Wo die Frauen gekämpft haben und es Demokratie gibt, da wird das Patriarchat ein wenig zurückgedrängt. Ich habe im Iran gekämpft, aber da ist keine Demokratie, wir wurden unterdrückt, die Frauen waren im Gefängnis und da müssen die Frauen wieder von vorn anfangen. Demokratie ist ein hohes Gut für uns, und wenn wir für Frauenrechte kämpfen, wird das Patriarchat nach und nach zurückgedrängt. Bis vor gar nicht allzulanger Zeit war häusliche Gewalt noch Privatsache, weil kein öffentliches Interesse da war. Dann mussten die Gesetze geändert werden. Dank des Kampfs der Frauenbewegung und der Demokratie, die es hier gibt, sehen wir auch Erfolge.

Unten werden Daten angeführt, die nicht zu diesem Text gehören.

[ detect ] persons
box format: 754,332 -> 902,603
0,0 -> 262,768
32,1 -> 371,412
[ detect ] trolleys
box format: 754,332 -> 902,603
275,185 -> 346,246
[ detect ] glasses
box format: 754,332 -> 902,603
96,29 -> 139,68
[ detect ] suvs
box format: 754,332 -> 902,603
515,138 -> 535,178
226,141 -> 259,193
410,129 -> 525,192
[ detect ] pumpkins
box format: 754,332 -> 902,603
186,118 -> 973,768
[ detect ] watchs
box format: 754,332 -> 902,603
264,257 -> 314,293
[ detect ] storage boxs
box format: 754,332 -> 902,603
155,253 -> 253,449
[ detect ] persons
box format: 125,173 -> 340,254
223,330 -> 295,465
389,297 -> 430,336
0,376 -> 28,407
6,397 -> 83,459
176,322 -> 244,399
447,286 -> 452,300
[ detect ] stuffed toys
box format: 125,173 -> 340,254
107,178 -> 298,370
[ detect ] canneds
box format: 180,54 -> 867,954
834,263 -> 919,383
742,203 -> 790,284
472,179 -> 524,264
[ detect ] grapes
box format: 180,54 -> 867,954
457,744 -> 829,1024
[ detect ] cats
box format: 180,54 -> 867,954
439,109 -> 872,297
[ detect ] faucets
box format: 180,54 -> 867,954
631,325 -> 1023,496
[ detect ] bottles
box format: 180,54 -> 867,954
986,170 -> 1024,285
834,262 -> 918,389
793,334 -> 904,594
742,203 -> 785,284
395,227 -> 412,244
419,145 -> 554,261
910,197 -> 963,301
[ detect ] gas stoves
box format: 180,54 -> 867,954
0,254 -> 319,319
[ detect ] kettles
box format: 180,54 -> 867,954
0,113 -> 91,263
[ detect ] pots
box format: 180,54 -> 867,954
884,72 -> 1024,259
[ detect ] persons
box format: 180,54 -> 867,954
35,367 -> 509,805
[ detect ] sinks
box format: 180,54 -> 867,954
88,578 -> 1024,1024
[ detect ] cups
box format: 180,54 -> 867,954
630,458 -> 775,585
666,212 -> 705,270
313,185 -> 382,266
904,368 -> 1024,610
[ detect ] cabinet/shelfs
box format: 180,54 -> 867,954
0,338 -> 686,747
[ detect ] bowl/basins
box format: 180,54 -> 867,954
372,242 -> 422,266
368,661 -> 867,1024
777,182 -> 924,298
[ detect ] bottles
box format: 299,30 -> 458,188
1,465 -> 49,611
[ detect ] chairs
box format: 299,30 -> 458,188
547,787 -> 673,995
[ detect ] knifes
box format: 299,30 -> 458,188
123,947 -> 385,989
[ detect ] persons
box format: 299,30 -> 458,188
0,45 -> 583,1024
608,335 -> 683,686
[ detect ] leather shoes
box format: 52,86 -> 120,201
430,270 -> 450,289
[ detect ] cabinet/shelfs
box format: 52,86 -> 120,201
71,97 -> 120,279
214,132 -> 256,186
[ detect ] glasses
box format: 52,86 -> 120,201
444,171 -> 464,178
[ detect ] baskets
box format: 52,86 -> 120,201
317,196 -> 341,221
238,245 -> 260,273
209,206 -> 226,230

Vielleicht wird es auch notwendig sein, die gegenwärtige öffentliche Aufmerksamkeit dafür zu nutzen, dass die Selbstschutzmaßnahmen von Frauen verstärkt werden. Gibt es Überlegungen in diese Richtung?
Ja, solche Überlegungen gab es immer. Eine Kollegin von uns unterrichtet Wen Do, das sind Seminare zur Selbstbehauptung und Selbstverteidigung von Frauen. Frauen sollten lernen sich zu verteidigen.
Es ist aber nicht in Ordnung, dass sexistische Unterdrückung instrumentalisiert wird, um Rassismus zu schüren – und das ist leider passiert. Wir sind gegen beides, Sexismus und Rassismus, gegen jede Art von Unterdrückung.